WHEN

March 21, 2022
1:00 pm to 2:15 pm EDT

12:00 pm to 1:15 pm CDT
11:00 am to 12:15 pm MDT
10:00 am to 11:15 am PDT
9:00 am to 10:15 am AKDT
7:00 am to 8:15 am HIST

CONTACT

Sharon Kollar
National Child Welfare Workforce Institute
518-442-5291; skollar@albany.edu 

*For technical issues the day of the event, please contact Melanie Smith (melanie.s.smith@du.edu)

 

Collaborating to Enhance ICWA Knowledge and Practice

This learning exchange will focus on enhancing knowledge and understanding of ICWA and tribal sovereignty through partnerships between schools of social work and child welfare training units in public and tribal child welfare organizations. Panelists will share examples from partnerships in Georgia and Minnesota, which will be followed by small group peer-to-peer exchanges where participants will explore how to leverage these examples in their own organizations.

Please note: The second half of the session will be spent in small group discussions. Plan to join with your webcam and microphone enabled and ready to explore these issues with your colleagues.

Our panelists

Allison Dunnigan, PhD, is Assistant Professor and Title IV-E Director at the University of Georgia School of Social Work. Allison's research focuses on the impact of macro- and mezzo-level child welfare structural factors of youth and family outcomes. This research seeks to explore opportunity points for policy and practice interventions that facilitate permanency, decrease placement disruption, and improve service delivery within the child welfare system.
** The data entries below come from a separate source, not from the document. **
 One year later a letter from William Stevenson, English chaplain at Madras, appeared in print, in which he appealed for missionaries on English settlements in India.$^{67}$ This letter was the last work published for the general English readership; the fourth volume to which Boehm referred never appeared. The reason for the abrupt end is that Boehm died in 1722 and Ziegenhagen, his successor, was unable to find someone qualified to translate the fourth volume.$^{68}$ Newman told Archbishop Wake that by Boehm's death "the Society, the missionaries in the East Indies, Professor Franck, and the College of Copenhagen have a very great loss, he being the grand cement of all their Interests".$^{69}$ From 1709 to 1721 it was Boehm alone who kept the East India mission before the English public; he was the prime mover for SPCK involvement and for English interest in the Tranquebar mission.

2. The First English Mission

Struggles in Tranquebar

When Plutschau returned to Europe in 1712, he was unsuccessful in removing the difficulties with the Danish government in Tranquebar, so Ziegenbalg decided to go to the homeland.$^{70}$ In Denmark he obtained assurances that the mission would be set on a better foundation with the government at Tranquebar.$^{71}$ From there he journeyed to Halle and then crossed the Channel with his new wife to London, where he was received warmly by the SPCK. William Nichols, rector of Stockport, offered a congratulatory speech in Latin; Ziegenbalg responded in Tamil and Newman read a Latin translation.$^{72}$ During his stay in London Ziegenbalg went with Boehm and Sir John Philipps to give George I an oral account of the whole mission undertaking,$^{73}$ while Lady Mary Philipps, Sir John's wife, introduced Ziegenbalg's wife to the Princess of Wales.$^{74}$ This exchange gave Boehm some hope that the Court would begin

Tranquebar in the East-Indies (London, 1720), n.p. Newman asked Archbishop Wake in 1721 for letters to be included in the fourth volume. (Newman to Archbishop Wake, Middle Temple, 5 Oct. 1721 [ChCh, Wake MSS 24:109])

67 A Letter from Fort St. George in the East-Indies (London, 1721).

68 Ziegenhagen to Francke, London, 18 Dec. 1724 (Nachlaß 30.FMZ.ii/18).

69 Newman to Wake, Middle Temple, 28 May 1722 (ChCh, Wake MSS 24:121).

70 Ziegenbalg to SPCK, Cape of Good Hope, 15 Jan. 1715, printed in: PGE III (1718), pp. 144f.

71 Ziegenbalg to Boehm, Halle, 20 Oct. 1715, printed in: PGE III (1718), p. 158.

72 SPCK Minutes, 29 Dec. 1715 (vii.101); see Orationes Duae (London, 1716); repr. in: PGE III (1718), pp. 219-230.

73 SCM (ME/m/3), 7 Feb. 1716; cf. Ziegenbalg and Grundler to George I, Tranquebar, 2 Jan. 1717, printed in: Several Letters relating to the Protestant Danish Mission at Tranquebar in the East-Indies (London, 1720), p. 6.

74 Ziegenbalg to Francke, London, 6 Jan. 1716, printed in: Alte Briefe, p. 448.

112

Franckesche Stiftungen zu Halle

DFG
Her teaching specialties include child maltreatment, social work practice, policy analysis, and quantitative methods.

Bree Bussey, MSW, in addition to directing the Center for Regional and Tribal Child Welfare Studies, Bree is also the Program Director of the ICWA Implementation Partnership Project. Prior to taking on these positions, Bree  worked as the American Indian Projects Director and Community Programs Coordinator in the Center, where she was responsible for the development and implementation of community-based projects that focus on American Indian Child Welfare. She holds a Bachelor of Arts degree in American Indian Studies and English and her Master of Social Work from the University of Minnesota-Duluth. Her professional experience includes local and national work in providing training and technical assistance for tribally based domestic violence and sexual assault programs and working in shelter, transitional, and permanent supportive housing for American Indian families who have experienced chronic homelessness. Ms. Bussey also provides regional training and consultation to social workers, foster parents, and other service professionals about American Indian child welfare-related topics. Bree is Anishinaabe and Mohawk.

Jennifer McCleary, PhD, is Department Head, University of Minnesota Duluth College of Education and Human Service Professions. Jennifer received her PhD in social work from the University of Minnesota Twin Cities and her MSW from University of Washington in Seattle. She joined the UMD social work faculty in Fall 2017 after four years at Tulane University in New Orleans. Her research focuses on refugee resettlement and refugee community development and understanding the ways in which refugee communities experience and engage with U.S. systems like child welfare, physical and behavioral health, and education. She seeks to understand the ways in which new refugee groups form communities and networks and utilize these communities to address health disparities. Always within this work she seeks to center and privilege refugee voices and experiences as the primary source for knowledge and understanding and to shift the dominant paradigms of Western systems to better reflect the paradigms of refugee communities. This work is informed by over 10 years of research and practice experience with new refugee communities in the United States, as well as displaced communities outside the U.S. Jennifer weaves her research and community practice experience into the courses she teaches at UMD and is passionate about engaging with new social workers.

Virginia Drywater-Whitekiller, PhD, (United Keetoowah Band of Cherokee Indians) is a professor of social work at Northeastern State University in Tahlequah, Oklahoma. In addition to teaching, she pursues an active research agenda utilizing the theory of cultural resilience as applied to American Indian/Alaska Native/First Nations population issues such as microaggressions, higher education retention, identity, and Indian child welfare. Virginia served as the 2018-2019 Fulbright Canada Jarislowsky Research Chair in Aboriginal Studies at Vancouver Island University, British Columbia. In 2009, she was selected as a Smithsonian Community Scholar conducting research at the Smithsonian Achieves in Suitland, Maryland. She has 20 years’ experience in child welfare workforce development and serves as an Indian child welfare consultant for the National Child Welfare Workforce Institute.